* [Task statement] Filter the lines below, copying only those with the string "fordulóján".

* [Page images and extracted text]
───
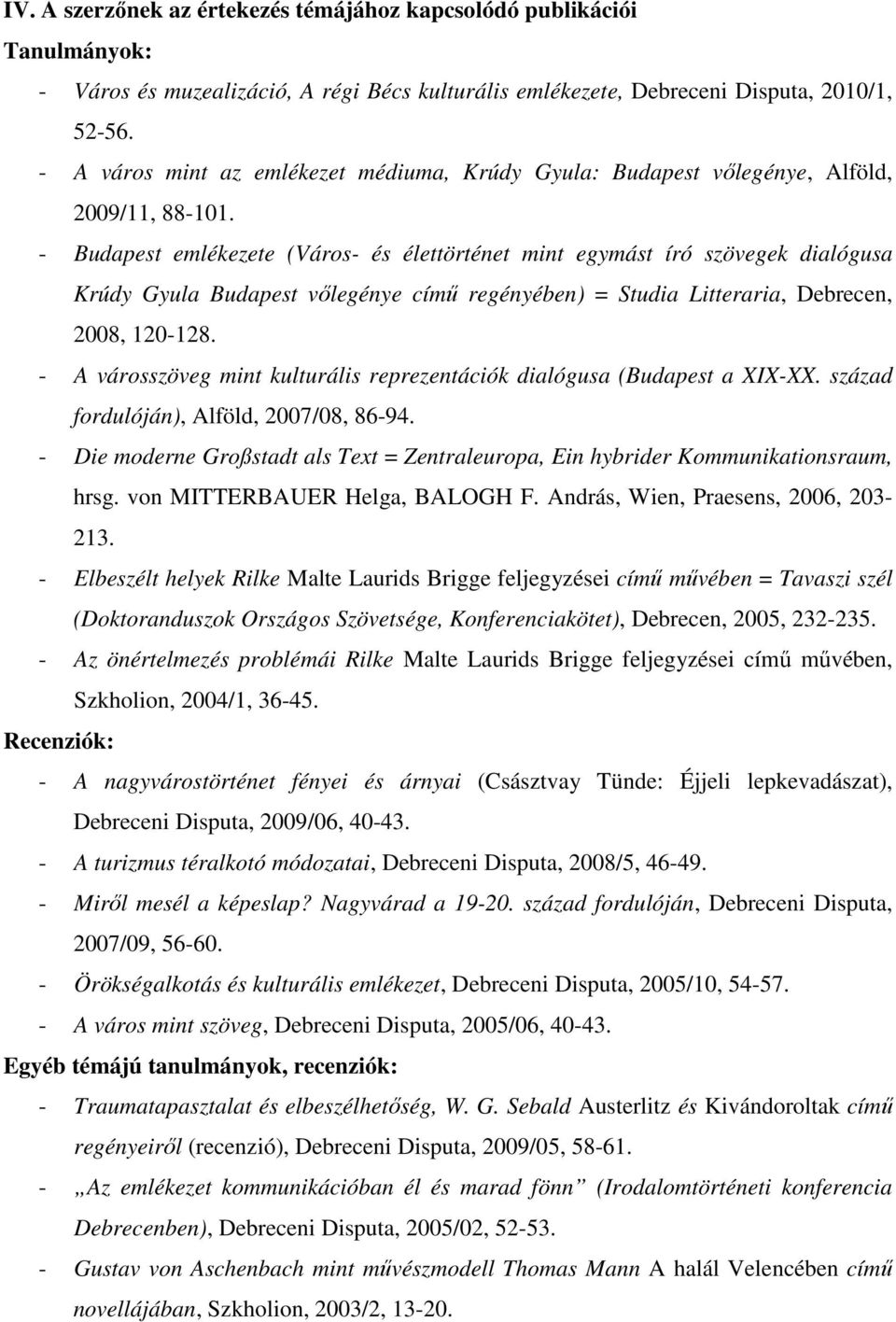 IV. A szerzőnek az értekezés témájához kapcsolódó publikációi

Tanulmányok:

- Város és muzealizáció, A régi Bécs kulturális emlékezete, Debreceni Disputa, 2010/1, 52-56.
- A város mint az emlékezet médiuma, Krúdy Gyula: Budapest vőlegénye, Alföld, 2009/11, 88-101.
- Budapest emlékezete (Város- és élettörténet mint egymást író szövegek dialógusa Krúdy Gyula Budapest vőlegénye című regényében) = Studia Litteraria, Debrecen, 2008, 120-128.
- A városszöveg mint kulturális reprezentációk dialógusa (Budapest a XIX-XX. század fordulóján), Alföld, 2007/08, 86-94.
- Die moderne Großstadt als Text = Zentraleuropa, Ein hybrider Kommunikationsraum, hrsg. von MITTERBAUER Helga, BALOGH F. András, Wien, Praesens, 2006, 203-213.
- Elbeszélt helyek Rilke Malte Laurids Brigge feljegyzései című művében = Tavaszi szél (Doktoranduszok Országos Szövetsége, Konferenciakötet), Debrecen, 2005, 232-235.
- Az önértelmezés problémái Rilke Malte Laurids Brigge feljegyzései című művében, Szkholion, 2004/1, 36-45.

Recenziók:

- A nagyvárostörténet fényei és árnyai (Császtvay Tünde: Éjjeli lepkevadászat), Debreceni Disputa, 2009/06, 40-43.
- A turizmus téralkotó módozatai, Debreceni Disputa, 2008/5, 46-49.
- Miről mesél a képeslap? Nagyvárad a 19-20. század fordulóján, Debreceni Disputa, 2007/09, 56-60.
- Örökségalkotás és kulturális emlékezet, Debreceni Disputa, 2005/10, 54-57.
- A város mint szöveg, Debreceni Disputa, 2005/06, 40-43.

Egyéb témájú tanulmányok, recenziók:

- Traumatapasztalat és elbeszélhetőség, W. G. Sebald Austerlitz és Kivándoroltak című regényeiről (recenzió), Debreceni Disputa, 2009/05, 58-61.
- „Az emlékezet kommunikációban él és marad fönn” (Irodalomtörténeti konferencia Debrecenben), Debreceni Disputa, 2005/02, 52-53.
- Gustav von Aschenbach mint művészmodell Thomas Mann A halál Velencében című novellájában, Szkholion, 2003/2, 13-20.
───
* [Solution to the exercise]
- A városszöveg mint kulturális reprezentációk dialógusa (Budapest a XIX-XX. század fordulóján), Alföld, 2007/08, 86-94.
- Miről mesél a képeslap? Nagyvárad a 19-20. század fordulóján, Debreceni Disputa, 2007/09, 56-60.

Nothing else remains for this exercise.